Reward functions

Reward functions encode the moral values that agents’ behaviours should be aligned with. Their goal is to reward (positively or negatively) agents, by judging to which degree their actions are indeed aligned with the moral values.

New reward functions can be implemented in order to give new incentives to learning agents, and to encourage different behaviours. Traditionally, reward functions are defined as a purely mathematical function, but any kind of computation that returns a floating-point number can be used.

Implementing a new reward function is as simple as extending the Reward class, and overriding its calculate() method. This method takes as parameters the World and the Agent that is currently judged, and must return a float.

Most of the time, reward functions will output numbers in the [0,1] range; yet, it is not strictly required. However, if multiple rewards are used at the same time (multi-objective reinforcement learning), users will want to make sure that they have similar ranges, otherwise the agents could be biased towards one or another reward function.

For example, we will implement a simple function that encourages agents to fill their personal battery.

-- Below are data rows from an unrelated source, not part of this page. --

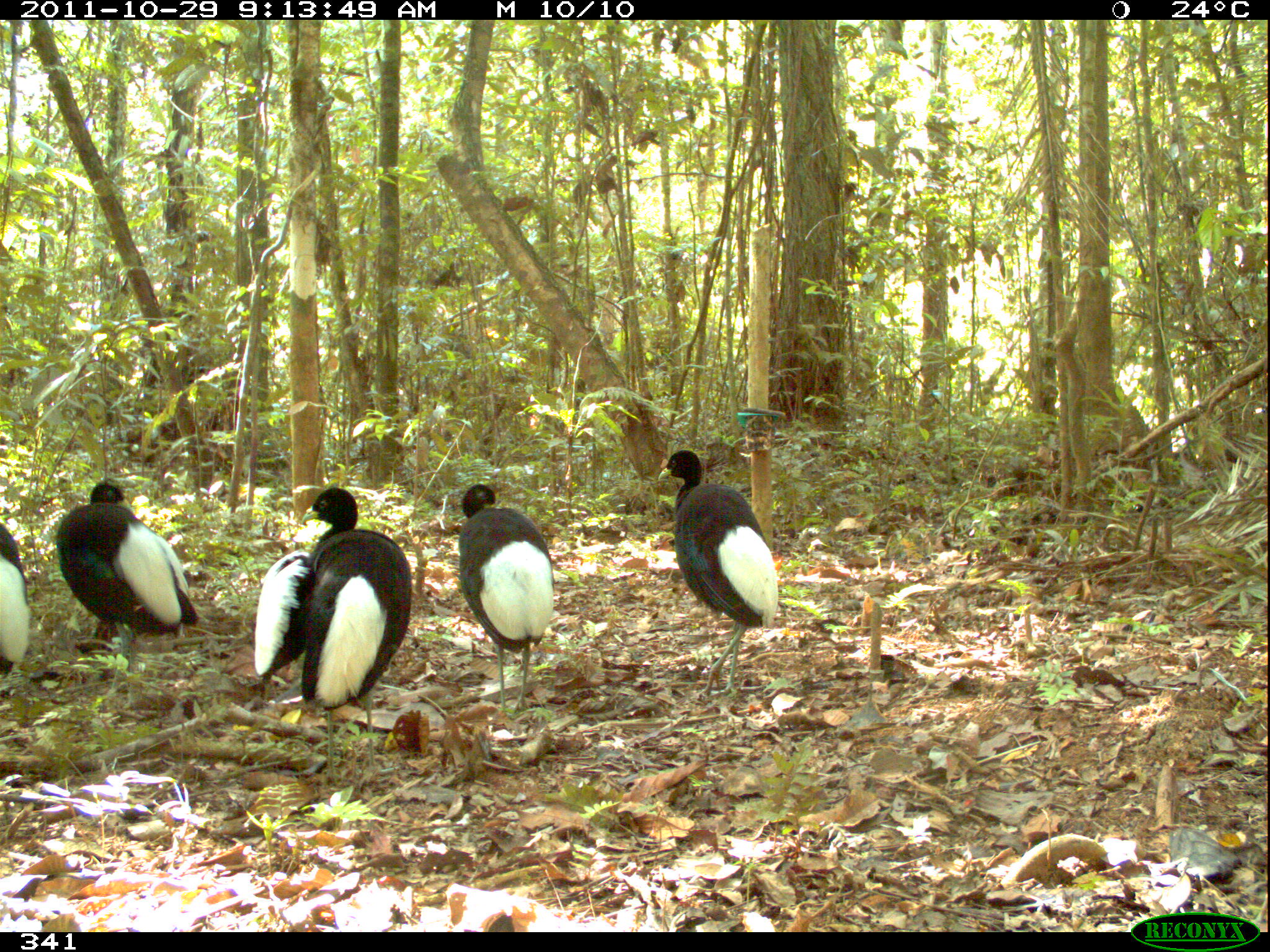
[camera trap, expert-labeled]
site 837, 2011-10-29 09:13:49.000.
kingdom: Animalia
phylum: Chordata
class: Aves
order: Gruiformes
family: Psophiidae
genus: Psophia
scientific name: Psophia leucoptera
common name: pale-winged trumpeter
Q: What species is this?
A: Psophia leucoptera (pale-winged trumpeter).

from smartgrid.rewards import Reward

class FillBattery(Reward):

    def calculate(self, world, agent):
        # `storage_ratio` is the current ratio of energy in the battery
        # compared to the battery's maximal capacity, where 0 indicates
        # the battery is empty, whereas 1 indicates the battery is full.
        # This fictitious reward function should encourage agents to fill
        # their batteries, thus give high reward to full batteries.
        # Returning the ratio itself is a very simple way to do so!
        return agent.storage_ratio

Such a simple reward function could be implemented by a simple Python function, however, using a class for reward functions allows more complex mechanisms, e.g., to memorize previous elements. Let us consider a second example, in which we want to encourage the agent to gain money by rewarding the difference with the previous step.

from smartgrid.rewards import Reward

class GainMoney(Reward):

    def __init__(self):
        super().__init__()
        self.previous_payoffs = {}

    def calculate(self, world, agents):
        # Get (or use default) the payoff at the last step.
        previous_payoff = self.previous_payoffs.get(agent)
        if previous_payoff is None:
            previous_payoff = 0
        # The new payoff (in [0,1]).
        new_payoff = agent.payoff_ratio
        # Memorize the new payoff for the next step.
        self.previous_payoffs[agent] = new_payoff
        # When `new_payoff` > `previous_payoff`, the difference will be
        # positive, thus effectively rewarding agents when they have more
        # money than at the previous time step.
        reward = new_payoff - previous_payoff
        return reward

    def reset(self):
        self.previous_payoffs = {}

Note that, when such a mutable state is used within a reward function, the reward function must override the reset() method, to reset the state. This ensures than, when the environment is reset, reward functions can be used “as good as new”.